DEV Community

Cover image for Rubric: Exploring a DSL that plays nice with AI
Fernanda Graciolli
Fernanda Graciolli

Posted on

Rubric: Exploring a DSL that plays nice with AI

I've been building prototypes with AI for a while now (think GPT-3 days, not vibe coding days). It's powerful at spinning up functional, aesthetically-pleasing apps really fast. On a good day, I can write my first prompt at 9am and have a one- or two-feature web app deployed by dinner.

Sounds amazing, right? Well...

Now, let's say I add a third or fourth feature, or modify some UI components, or better yet, introduce a third-party API — all hell breaks loose.

What I had to admit was that just because an application looks nice and works in the browser, doesn't mean the underlying code is any good. In fact, the underlying code, when written mostly by LLMs, is reliably unmaintainable. This becomes painfully evident when you try to extend the code, modify it, debug it, refactor it.

So, what's the solution?

Structure.

LLMs have entirely too many options and degrees of freedom when implementing a solution.

People have proposed fixes: detailed PRDs, extensive AI rules, feeding documentation beforehand, etc (and I do mean many etcs).

My issue with these approaches is that they feel like duct-tape. And everyone seems to be finding their own "best practices." Which is fine, to an extent.
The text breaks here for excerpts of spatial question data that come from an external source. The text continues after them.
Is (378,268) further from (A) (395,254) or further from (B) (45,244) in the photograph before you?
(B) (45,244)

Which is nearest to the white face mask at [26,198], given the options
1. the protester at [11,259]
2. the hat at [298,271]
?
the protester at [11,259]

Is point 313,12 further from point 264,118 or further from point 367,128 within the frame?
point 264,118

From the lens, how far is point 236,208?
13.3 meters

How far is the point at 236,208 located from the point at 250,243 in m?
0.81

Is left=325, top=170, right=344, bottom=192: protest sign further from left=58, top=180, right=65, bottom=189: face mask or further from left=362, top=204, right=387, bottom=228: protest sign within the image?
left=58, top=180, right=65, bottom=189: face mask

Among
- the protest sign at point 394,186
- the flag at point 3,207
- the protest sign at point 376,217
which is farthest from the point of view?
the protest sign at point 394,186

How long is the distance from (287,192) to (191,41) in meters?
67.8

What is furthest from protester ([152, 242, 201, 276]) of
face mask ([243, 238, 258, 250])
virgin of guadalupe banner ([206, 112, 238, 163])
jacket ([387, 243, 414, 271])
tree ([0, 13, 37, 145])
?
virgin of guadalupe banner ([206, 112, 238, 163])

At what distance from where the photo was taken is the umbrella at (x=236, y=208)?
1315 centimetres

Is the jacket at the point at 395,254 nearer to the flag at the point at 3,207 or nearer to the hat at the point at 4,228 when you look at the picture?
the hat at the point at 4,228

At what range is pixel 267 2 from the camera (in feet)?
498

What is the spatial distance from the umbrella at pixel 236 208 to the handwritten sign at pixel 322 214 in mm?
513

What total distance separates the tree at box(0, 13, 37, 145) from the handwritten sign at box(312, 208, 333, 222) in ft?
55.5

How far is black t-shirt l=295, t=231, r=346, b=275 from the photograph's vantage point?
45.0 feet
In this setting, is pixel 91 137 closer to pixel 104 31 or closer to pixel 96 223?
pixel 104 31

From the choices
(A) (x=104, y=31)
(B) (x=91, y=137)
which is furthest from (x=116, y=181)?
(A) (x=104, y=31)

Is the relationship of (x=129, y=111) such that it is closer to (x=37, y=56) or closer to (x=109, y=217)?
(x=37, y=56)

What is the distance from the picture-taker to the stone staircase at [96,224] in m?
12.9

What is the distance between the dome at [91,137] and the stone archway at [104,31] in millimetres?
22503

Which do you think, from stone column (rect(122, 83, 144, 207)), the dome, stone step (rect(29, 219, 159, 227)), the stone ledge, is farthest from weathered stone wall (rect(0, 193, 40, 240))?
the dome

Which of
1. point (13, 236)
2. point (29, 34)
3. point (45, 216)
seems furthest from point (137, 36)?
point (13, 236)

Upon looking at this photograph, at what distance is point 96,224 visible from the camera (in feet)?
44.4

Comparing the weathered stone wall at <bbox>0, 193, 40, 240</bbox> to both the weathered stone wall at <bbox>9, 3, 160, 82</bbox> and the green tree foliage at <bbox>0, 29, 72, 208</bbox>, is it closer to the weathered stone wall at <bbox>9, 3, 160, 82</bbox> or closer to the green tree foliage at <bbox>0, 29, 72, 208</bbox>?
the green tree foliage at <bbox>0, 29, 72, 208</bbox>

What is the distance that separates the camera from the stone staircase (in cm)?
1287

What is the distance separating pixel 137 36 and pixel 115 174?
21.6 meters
Personally, I want a unified solution that obviates all the one-off, ad-hoc quick-fixes that require a ton of upfront work.

Rubric (an LLM-native language)

A disclaimer

Before I go on, I want to caveat that Rubric is in its earliest days. I'm writing about it to get feedback, ideas, and criticism.

Written for AI consumption, readable by the average human

The idea behind Rubric is that it's written for AI consumption, and can be easily understood and modified by humans (even not-so-technical humans).

To start experimenting with it, I constrained it to UI component generation (a personal frustration of mine and a low-hanging, easily testable, fruit).


The Technical Details

The rubric system uses four main files:

The AI reads these as documentation and applies the requirements during generation. No parsing, compilation, or training needed - it's just structured text the AI can understand and humans can easily modify.


Experiments (Full Repo)

I ran a simple experiment using Cursor with Claude-4-Sonnet.

Generate the same product card component using two approaches:

Approach 1: Just a prompt

Create a vanilla html/css/js (3 separate files) product card with image, description, and button. Use accessibility, performance, and security best practices.
Enter fullscreen mode Exit fullscreen mode

Approach 2: Prompt + Rubric

Create a vanilla html/css/js (3 separate files) product card with image, description, and button. use /.rubric/*
Enter fullscreen mode Exit fullscreen mode

For each approach, I let AI generate 5 iterations of each to see what patterns emerged.

You can find the full results in the repo, but here's the gist:

Code Quality Patterns

Looking at the generated code, some clear patterns emerged:

Accessibility: Both approaches included accessibility features, but the rubric version was more systematic. The prompt-only version had good accessibility but inconsistent/spotty implementation. The rubric version had standardized ARIA patterns, consistent focus management, and proper semantic structure across all iterations.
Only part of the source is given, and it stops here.